Thiele and Dr. Duhaime thought Oliver is going to need more
individualized attention at preschool. After last Friday's hellatious
day there, the preschool teachers and administration are in
agreement. We won't bore you with that sob story right now, but
suffice it to say that Oliver needs more one-on-one attention.
It
is clear that Oliver's hyperoral issues are mostly neurological,
meaning they are hard wired into his brain. This means it is unlikely
we will find a complete fix (short of a miracle, which we are still
praying for). Did you catch the weight of that sentence? That is why
we feel a bit beat up emotionally. We suppose when the brightest
minds in medical science say these things, it makes sense that we
feel like we are staggering mentally and emotionally. It was
explained to us this way; he has an overwhleming desire to put things
in his mouth and constantly ping-pong between stimuli, and these are
very "deep rooted impulses that traditionally do not respond
well to treatement”.
All
of this comes on the heels of Oliver's IEP tomorrow. This meeting is
VERY important. This is when the school system decides how much
services Oliver can receive. The level of support we are going to ask
for is not often granted (especially with budgets so tight these
days), so would you pray that we would find favor and not have to
fight for this? Would you pray that the opinions of our doctors,
Oliver's teachers, and his occupational therapist will be heard and
then acted upon?
Reading
this, we are sure you feel a bit down right now too, but there is
hope. There are drugs we haven't tried yet, diet options (God help
us!) and hormones and steroids. It isn't that we are at the end of
our options. It is just that we did something so drastic in having
the surgery, and it seems to have made things worse for us.
We
couldn't walk this path without you. It really takes a village, or in
our case, a small army :) We love you all and hope the final week
leading up to Christmas is rich in meaning and points you to a Hope
that never fails. That is what we are going to try to set our hearts
upon. The disappointment and the conflicted emotions will remain, but
it is a season to be reminded that miracles are real and that our God
loved us enough to bring Light into the darkness.
3 comments:
Oh Dear Steph. I am so sorry. I am praying for your mama heart, as I'm sure it is breaking in two. Keep those eyes on the Cross girl. Love you.

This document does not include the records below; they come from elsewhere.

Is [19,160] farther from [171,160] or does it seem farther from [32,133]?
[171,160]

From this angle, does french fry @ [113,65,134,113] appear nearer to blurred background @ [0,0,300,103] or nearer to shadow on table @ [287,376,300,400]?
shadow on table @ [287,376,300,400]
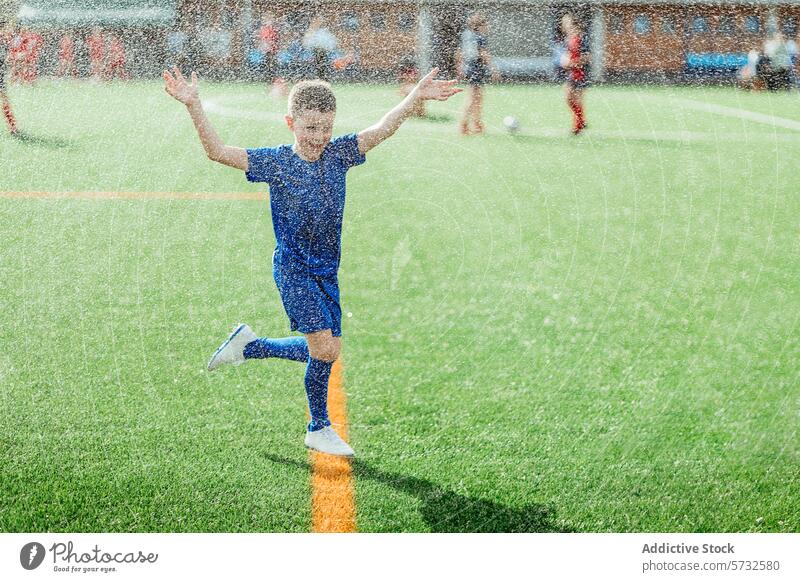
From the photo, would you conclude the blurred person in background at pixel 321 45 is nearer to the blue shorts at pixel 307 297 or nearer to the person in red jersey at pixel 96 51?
the person in red jersey at pixel 96 51

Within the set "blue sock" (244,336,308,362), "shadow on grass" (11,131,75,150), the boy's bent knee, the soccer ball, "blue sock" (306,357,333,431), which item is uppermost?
"shadow on grass" (11,131,75,150)

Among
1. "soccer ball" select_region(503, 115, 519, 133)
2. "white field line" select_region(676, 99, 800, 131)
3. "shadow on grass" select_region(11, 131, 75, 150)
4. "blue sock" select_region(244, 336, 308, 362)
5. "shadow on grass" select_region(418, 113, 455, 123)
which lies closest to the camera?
"blue sock" select_region(244, 336, 308, 362)

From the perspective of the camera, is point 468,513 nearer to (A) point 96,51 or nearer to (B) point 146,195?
(A) point 96,51

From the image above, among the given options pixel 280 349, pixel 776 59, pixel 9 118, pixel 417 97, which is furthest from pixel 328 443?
pixel 776 59

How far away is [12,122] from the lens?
3117 mm

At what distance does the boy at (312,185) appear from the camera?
2191 millimetres

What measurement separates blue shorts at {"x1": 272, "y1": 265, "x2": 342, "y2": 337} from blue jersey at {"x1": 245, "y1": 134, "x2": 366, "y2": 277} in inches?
0.8

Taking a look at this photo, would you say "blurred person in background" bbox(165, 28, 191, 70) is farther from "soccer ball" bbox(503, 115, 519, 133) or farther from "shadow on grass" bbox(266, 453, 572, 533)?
"soccer ball" bbox(503, 115, 519, 133)

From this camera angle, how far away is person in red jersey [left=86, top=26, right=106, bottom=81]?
8.79 feet

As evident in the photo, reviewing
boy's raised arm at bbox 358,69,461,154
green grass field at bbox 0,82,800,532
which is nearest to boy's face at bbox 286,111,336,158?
boy's raised arm at bbox 358,69,461,154

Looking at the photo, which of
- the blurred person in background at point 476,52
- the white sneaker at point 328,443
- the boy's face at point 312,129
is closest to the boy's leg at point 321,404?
the white sneaker at point 328,443

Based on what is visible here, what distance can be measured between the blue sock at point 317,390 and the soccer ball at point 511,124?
9.93ft

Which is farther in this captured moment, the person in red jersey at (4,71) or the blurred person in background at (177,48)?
the person in red jersey at (4,71)
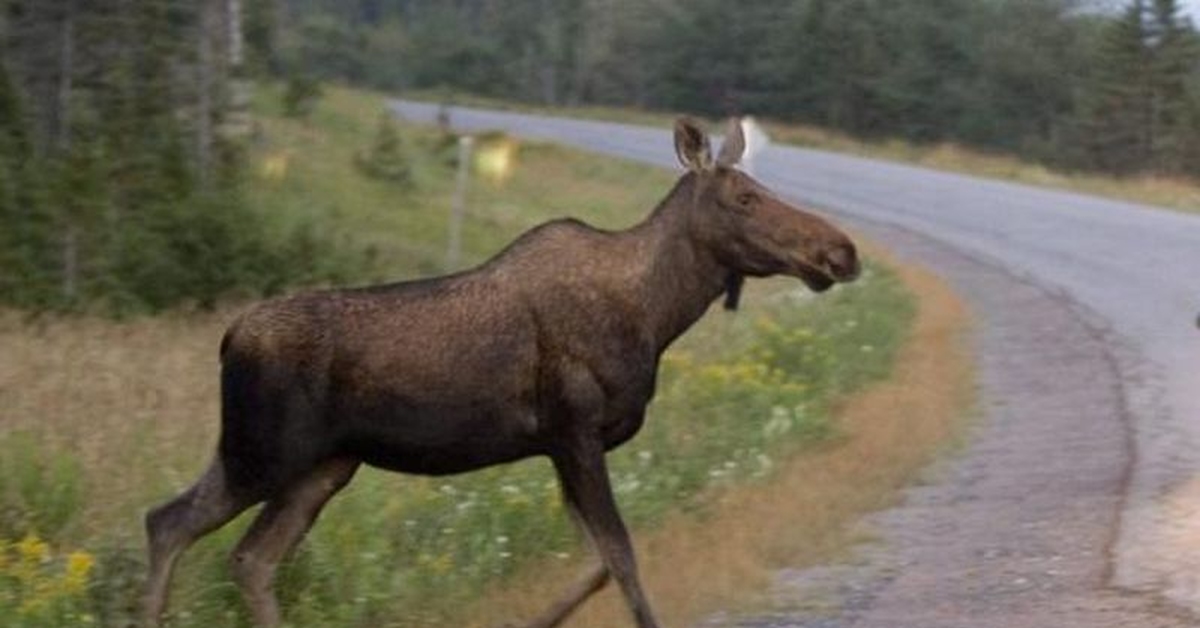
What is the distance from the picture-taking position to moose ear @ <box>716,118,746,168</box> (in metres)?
7.96

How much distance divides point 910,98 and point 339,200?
124 ft

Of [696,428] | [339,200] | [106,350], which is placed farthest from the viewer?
[339,200]

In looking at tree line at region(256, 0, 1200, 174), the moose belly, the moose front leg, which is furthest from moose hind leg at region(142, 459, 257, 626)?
tree line at region(256, 0, 1200, 174)

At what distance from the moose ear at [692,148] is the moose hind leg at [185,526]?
6.13ft

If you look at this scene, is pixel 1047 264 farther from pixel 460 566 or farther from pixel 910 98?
pixel 910 98

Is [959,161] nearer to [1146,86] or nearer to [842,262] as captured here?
[1146,86]

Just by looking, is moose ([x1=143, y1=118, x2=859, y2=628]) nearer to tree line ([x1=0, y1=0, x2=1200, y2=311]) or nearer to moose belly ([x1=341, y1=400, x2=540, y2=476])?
moose belly ([x1=341, y1=400, x2=540, y2=476])

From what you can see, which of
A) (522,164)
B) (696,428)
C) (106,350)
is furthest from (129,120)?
(522,164)

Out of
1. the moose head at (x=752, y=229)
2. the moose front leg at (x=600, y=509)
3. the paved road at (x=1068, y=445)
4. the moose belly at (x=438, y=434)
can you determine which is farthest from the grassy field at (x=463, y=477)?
the moose head at (x=752, y=229)

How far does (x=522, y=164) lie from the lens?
44844 mm

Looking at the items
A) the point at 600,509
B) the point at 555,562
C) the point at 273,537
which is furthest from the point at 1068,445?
the point at 273,537

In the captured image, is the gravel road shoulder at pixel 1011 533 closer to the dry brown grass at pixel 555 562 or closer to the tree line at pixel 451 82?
the dry brown grass at pixel 555 562

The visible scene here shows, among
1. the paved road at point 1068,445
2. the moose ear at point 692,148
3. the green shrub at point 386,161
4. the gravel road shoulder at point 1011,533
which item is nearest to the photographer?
the moose ear at point 692,148

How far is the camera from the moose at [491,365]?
7.55 meters
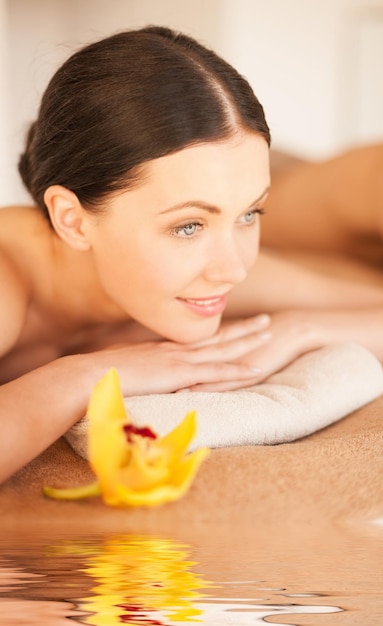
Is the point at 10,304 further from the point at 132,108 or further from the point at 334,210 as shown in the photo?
the point at 334,210

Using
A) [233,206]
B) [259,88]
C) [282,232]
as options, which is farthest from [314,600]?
[259,88]

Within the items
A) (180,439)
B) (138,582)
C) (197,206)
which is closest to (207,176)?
(197,206)

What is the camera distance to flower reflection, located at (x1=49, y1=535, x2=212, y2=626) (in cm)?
46

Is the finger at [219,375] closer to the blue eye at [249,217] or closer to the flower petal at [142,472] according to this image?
the blue eye at [249,217]

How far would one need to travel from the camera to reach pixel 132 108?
0.95 m

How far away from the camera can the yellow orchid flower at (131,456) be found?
0.56 meters

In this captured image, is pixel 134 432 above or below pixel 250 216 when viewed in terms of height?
below

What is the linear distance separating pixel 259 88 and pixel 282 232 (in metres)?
2.41

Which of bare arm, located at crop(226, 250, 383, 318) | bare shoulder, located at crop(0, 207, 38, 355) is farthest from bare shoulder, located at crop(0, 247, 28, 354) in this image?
bare arm, located at crop(226, 250, 383, 318)

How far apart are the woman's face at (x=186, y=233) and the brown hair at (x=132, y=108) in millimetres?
20

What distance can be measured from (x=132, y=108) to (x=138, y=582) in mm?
582

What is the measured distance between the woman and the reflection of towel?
5 centimetres

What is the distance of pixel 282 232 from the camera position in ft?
6.22

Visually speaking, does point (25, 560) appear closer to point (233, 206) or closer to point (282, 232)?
point (233, 206)
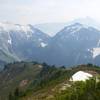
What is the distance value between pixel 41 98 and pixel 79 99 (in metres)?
42.2

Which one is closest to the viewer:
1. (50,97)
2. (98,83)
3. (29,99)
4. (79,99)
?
(79,99)

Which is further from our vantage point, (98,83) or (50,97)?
(50,97)

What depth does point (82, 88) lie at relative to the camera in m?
156

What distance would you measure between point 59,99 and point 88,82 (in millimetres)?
16356

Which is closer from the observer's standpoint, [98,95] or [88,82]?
[98,95]

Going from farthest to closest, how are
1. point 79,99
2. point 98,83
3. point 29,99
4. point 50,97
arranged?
1. point 29,99
2. point 50,97
3. point 98,83
4. point 79,99

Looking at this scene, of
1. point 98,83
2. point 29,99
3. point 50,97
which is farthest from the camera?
point 29,99

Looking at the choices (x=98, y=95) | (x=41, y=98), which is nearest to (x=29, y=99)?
(x=41, y=98)

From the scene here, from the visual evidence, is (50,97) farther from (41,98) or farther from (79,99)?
(79,99)

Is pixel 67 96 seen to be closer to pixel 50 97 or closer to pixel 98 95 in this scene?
pixel 98 95

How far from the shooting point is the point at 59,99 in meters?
155

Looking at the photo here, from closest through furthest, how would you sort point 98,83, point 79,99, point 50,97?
point 79,99 → point 98,83 → point 50,97

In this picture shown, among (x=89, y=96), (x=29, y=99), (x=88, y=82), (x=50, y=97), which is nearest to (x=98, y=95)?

First of all, big (((HUGS))) to you. Sophie also became super crazy, aggressive, hyper girl after surgery. There have been many times (I feel guilty each time I think it) that the seizures were easier to deal with than the behavior issues. She is recovering from her second brain surgery and I gotta say...I am LOVING the lack of energy.
Sophie started home-based ABA therapy when she was 2.5 years old. It worked WONDERS for her. I highly recommend it.

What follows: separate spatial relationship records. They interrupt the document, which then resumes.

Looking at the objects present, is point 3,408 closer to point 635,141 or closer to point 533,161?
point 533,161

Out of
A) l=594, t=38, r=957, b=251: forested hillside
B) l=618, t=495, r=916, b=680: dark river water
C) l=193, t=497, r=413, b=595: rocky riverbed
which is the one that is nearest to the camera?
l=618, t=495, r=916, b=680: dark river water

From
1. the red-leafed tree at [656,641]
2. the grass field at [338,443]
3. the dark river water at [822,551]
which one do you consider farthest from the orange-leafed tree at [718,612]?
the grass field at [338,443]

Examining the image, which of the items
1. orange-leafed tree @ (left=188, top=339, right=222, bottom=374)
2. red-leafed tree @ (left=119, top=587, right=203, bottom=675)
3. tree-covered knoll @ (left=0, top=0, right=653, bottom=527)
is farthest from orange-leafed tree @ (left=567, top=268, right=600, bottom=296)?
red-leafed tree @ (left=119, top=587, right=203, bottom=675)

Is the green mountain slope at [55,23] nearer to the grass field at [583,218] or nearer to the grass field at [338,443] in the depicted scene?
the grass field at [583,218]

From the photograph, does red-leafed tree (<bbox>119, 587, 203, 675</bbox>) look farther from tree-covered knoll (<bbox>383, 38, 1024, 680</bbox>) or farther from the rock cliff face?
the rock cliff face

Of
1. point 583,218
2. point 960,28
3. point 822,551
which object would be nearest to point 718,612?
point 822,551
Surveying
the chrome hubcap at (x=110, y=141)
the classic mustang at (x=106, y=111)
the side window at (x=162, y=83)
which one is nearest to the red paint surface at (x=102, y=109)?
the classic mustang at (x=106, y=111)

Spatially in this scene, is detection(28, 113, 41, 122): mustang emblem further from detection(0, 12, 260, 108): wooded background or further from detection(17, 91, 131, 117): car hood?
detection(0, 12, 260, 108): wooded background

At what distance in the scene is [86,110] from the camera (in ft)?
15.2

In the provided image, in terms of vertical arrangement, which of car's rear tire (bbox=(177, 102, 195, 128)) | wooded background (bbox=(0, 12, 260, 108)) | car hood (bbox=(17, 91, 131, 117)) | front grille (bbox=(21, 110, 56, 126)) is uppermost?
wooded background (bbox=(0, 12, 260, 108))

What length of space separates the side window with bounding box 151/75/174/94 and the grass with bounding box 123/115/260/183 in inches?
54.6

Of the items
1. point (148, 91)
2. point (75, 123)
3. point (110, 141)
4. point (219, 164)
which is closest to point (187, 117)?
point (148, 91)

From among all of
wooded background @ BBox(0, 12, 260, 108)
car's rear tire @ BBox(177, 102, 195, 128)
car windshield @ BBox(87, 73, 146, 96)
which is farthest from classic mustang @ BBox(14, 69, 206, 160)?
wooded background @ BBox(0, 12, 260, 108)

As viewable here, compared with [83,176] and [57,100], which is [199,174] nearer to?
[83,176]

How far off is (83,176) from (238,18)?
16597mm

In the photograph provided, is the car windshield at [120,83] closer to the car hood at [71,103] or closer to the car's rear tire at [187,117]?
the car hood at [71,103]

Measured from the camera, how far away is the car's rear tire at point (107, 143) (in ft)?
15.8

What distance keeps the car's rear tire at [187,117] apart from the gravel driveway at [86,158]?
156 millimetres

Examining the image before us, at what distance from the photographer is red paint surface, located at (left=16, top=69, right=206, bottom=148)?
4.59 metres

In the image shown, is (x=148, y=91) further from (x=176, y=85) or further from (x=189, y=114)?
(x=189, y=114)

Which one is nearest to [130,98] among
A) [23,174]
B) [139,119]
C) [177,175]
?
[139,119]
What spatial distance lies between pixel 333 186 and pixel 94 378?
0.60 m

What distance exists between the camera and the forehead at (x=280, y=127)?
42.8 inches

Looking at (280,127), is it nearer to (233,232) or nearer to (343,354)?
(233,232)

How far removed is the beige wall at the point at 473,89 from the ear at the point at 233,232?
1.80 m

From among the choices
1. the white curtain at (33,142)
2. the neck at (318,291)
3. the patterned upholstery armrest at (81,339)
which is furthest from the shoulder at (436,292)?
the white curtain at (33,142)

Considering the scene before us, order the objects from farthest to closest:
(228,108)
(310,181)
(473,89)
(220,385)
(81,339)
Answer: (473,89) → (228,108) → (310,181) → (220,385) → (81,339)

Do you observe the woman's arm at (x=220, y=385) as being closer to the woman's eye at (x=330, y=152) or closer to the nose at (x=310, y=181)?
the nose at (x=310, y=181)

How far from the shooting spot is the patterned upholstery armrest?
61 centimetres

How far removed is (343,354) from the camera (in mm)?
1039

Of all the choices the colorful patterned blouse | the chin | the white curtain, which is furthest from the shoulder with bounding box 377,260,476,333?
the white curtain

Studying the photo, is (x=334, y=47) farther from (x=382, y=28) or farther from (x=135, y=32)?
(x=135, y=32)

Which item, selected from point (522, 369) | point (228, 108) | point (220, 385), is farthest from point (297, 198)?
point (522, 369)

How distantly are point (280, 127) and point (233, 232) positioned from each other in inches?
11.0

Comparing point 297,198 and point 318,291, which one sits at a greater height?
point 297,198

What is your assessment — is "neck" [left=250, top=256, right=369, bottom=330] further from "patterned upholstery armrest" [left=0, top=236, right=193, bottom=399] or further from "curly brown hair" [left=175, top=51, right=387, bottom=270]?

I have also heard great things about Risperdol for behavior issues in those who had brain surgery. We tried it but it caused Sophie to become unpotty-trained. So she was only on it for a week.
I know you have a lot of information to digest from your appointment. It's a lot to take in. As someone who is further along in this journey (Sophie is 6 years old), I am here for you if you need anything. Feel free to e-mail me directly and I can send you my contact information.
Stephanie, Oh, there are tears in my eyes as I read this. Your heart must be so heavy at times.
You guys did do the RIGHT thing for Oliver and continue to do so. You are doing your best and that is what counts.
I'll email you directly as well.
To Elaine....how wonderful that you are willing to share with Steph. And Steph...how wonderful that you have a new friend like Elaine who has "been there done that" too. THIS is what makes this journey special....hearts like yours and Elaine's that are willing to help, share and just support one another.